Some of these ratios are extraordinarily close, and are close enough within the experimental +/- figures for some of them to be considered as exact ratios: the top to higgs figure and the charm to strange for example are close to the exact ratios by an accuracy of over 1 in 2,000. To understand the significance of these ratios however it is necessary to also take a comparative close look at the ratio of T and V composition of the particles.

Bear in mind that the hypothesis is that the mass of each family of particles is identical: we therefore expect there to be a direct relationship between the ratio of T composition of any given pair of particles and the mass ratio of the same pair.

Looking for example at the charm quark and the proton, the charm quark has six T particles. If the charm quark has a further three V particles which cannot in any way be influenced by electrical activity, we expect a ratio of 9/6 (1.5) to factor somewhere in the over-calculation of the charm quark's mass (relative to the proton). The 2/3s root comes out at 5/4 (1.25).

In each case, although there is a tantalising relationship clearly present, what can definitely be said is that the more T particles there are, the lighter the "apparent" mass of the particle. Put another way: the more V particles, the heavier the "apparent" mass of the particle. This even applies when comparing the strange quark to the charm. Numerical coincidences abound: the cubic root of the mass ratios of strange to charm is 17/7 to within 4 decimal places, and there are seven T particles in a strange quark.

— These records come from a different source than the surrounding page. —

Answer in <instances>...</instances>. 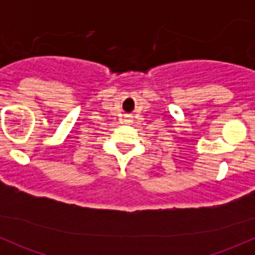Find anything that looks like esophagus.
I'll list each match as a JSON object with an SVG mask.
<instances>
[{
    "mask_svg": "<svg viewBox=\"0 0 255 255\" xmlns=\"http://www.w3.org/2000/svg\"><path fill=\"white\" fill-rule=\"evenodd\" d=\"M127 118H128V120H127V121H129V117H127Z\"/></svg>",
    "mask_w": 255,
    "mask_h": 255,
    "instance_id": "34e87169",
    "label": "esophagus"
}]
</instances>
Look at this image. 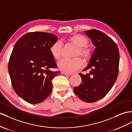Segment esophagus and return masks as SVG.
Masks as SVG:
<instances>
[{
    "mask_svg": "<svg viewBox=\"0 0 132 132\" xmlns=\"http://www.w3.org/2000/svg\"><path fill=\"white\" fill-rule=\"evenodd\" d=\"M62 74H63L64 75H65V76H71L73 75L72 73H65V72H63Z\"/></svg>",
    "mask_w": 132,
    "mask_h": 132,
    "instance_id": "34e87169",
    "label": "esophagus"
}]
</instances>
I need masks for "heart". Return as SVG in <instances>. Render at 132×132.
Listing matches in <instances>:
<instances>
[{"label": "heart", "instance_id": "b5f03b06", "mask_svg": "<svg viewBox=\"0 0 132 132\" xmlns=\"http://www.w3.org/2000/svg\"><path fill=\"white\" fill-rule=\"evenodd\" d=\"M68 45H72L76 47L74 56L76 57L72 59H64L59 63L58 67L62 71L72 73L79 69L83 66V61H88L91 58L93 50L91 46L88 45L89 40L88 38L81 34H74L69 36L66 40ZM49 51L53 58L55 60H59L62 57L63 45L60 41H56L51 45Z\"/></svg>", "mask_w": 132, "mask_h": 132}]
</instances>
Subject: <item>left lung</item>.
<instances>
[{
  "label": "left lung",
  "mask_w": 132,
  "mask_h": 132,
  "mask_svg": "<svg viewBox=\"0 0 132 132\" xmlns=\"http://www.w3.org/2000/svg\"><path fill=\"white\" fill-rule=\"evenodd\" d=\"M96 46L87 67L86 75L79 73L80 85L74 88L78 97L86 102H94L103 98L117 79L119 65V51L117 45L102 32L95 29L85 31Z\"/></svg>",
  "instance_id": "1"
}]
</instances>
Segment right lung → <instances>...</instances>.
<instances>
[{
  "mask_svg": "<svg viewBox=\"0 0 132 132\" xmlns=\"http://www.w3.org/2000/svg\"><path fill=\"white\" fill-rule=\"evenodd\" d=\"M57 40L55 35L35 32L26 34L15 43L9 58L8 71L14 91L28 103L44 101L52 92V79L60 73L49 51Z\"/></svg>",
  "mask_w": 132,
  "mask_h": 132,
  "instance_id": "add662e5",
  "label": "right lung"
}]
</instances>
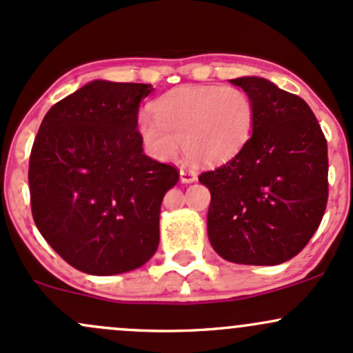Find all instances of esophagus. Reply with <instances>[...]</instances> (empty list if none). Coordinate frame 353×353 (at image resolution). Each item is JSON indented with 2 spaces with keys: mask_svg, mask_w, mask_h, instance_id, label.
I'll use <instances>...</instances> for the list:
<instances>
[{
  "mask_svg": "<svg viewBox=\"0 0 353 353\" xmlns=\"http://www.w3.org/2000/svg\"><path fill=\"white\" fill-rule=\"evenodd\" d=\"M195 180H196V173L190 168H185V166H181V168H180V181H181V183H193Z\"/></svg>",
  "mask_w": 353,
  "mask_h": 353,
  "instance_id": "obj_1",
  "label": "esophagus"
}]
</instances>
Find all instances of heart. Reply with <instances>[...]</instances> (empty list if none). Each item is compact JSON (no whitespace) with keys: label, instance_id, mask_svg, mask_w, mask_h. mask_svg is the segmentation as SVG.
Masks as SVG:
<instances>
[{"label":"heart","instance_id":"1","mask_svg":"<svg viewBox=\"0 0 353 353\" xmlns=\"http://www.w3.org/2000/svg\"><path fill=\"white\" fill-rule=\"evenodd\" d=\"M153 116L139 117L138 130L154 157L172 160L181 143L192 163L217 165L248 145L256 108L237 87L183 85L158 97Z\"/></svg>","mask_w":353,"mask_h":353}]
</instances>
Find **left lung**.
<instances>
[{"instance_id":"obj_1","label":"left lung","mask_w":353,"mask_h":353,"mask_svg":"<svg viewBox=\"0 0 353 353\" xmlns=\"http://www.w3.org/2000/svg\"><path fill=\"white\" fill-rule=\"evenodd\" d=\"M254 102L248 145L199 176L210 192L207 232L229 263L276 266L308 244L328 199L327 139L310 105L263 77H239Z\"/></svg>"}]
</instances>
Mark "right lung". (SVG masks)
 <instances>
[{"instance_id":"1","label":"right lung","mask_w":353,"mask_h":353,"mask_svg":"<svg viewBox=\"0 0 353 353\" xmlns=\"http://www.w3.org/2000/svg\"><path fill=\"white\" fill-rule=\"evenodd\" d=\"M151 84L92 81L52 105L30 154L37 229L70 266L92 276L132 271L160 244L173 166L143 153L139 102Z\"/></svg>"}]
</instances>
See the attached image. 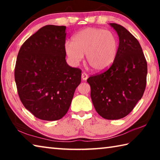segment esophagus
Segmentation results:
<instances>
[{"label": "esophagus", "mask_w": 160, "mask_h": 160, "mask_svg": "<svg viewBox=\"0 0 160 160\" xmlns=\"http://www.w3.org/2000/svg\"><path fill=\"white\" fill-rule=\"evenodd\" d=\"M81 77H82V79L83 80H86L88 78V74L86 73V72H82V75H81Z\"/></svg>", "instance_id": "esophagus-1"}]
</instances>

    Name      T  V T-charge Mass         Mass * T-charge

    Electron 3T 0V    3/3     0.511 MeV      0.511 MeV
    Up       2T 1V    2/3     2.01  MeV      1.340 MeV
    Down     1T 2V    1/3     4.79  MeV      1.596 MeV

    Electron 3T 0V    3/3     0.511 MeV      0.511 MeV
    Muon     9T 0V    3/3     0.106 GeV      0.106 GeV
    Tau     15T 0V    3/3     1.777 GeV      1.777 GeV

    Strange  7T 2V    1/3     0.09  GeV      0.03  GeV
    Charm    6T 3V    2/3     1.29  GeV      0.86  GeV
    Proton   5T 4V    3/3     0.938 GeV      0.938 GeV
    Bottom   3T 6V    1/3     4.18  GeV      1.393 GeV
    Top      2T 7V    2/3   173.07  GeV    115.38  GeV

This table ranks the particles in order of mass times the electrical charge of the particle. In each group it can be clearly seen that the number of T particles is in descending order. (Note: the Muon, Tau and electron are separated out, being entirely comprised of one or more electrons and zero or more positrons. This is still under investigation).

Note: Here we see some striking coincidences as well:

Mass of proton divided by Strange quark is 10.42, which is close to 7 * 3 / 2
(10.5).  seven T particles, 2 V particles, 1/3 electrical charge on the strange
quark.

Mass of up quark divided by electron is 3.933 (close to 4).  three T
particles, 2 V particles, 2/3 electrical charge: 3 * 2 * 2/3 is 4.

Mass of down quark divided by mass of electron is 9.373 (close to 9).
down quark has a 1/3 electrical charge.

2/3 Mass of charm quark divided by proton is 11/12 to within 4 decimal places.
Charm's T-particle content plus Proton's T-particle content: 11.
Charm's V-particle content times Proton's V-particle content: 12.

TODO: examine these relationships further.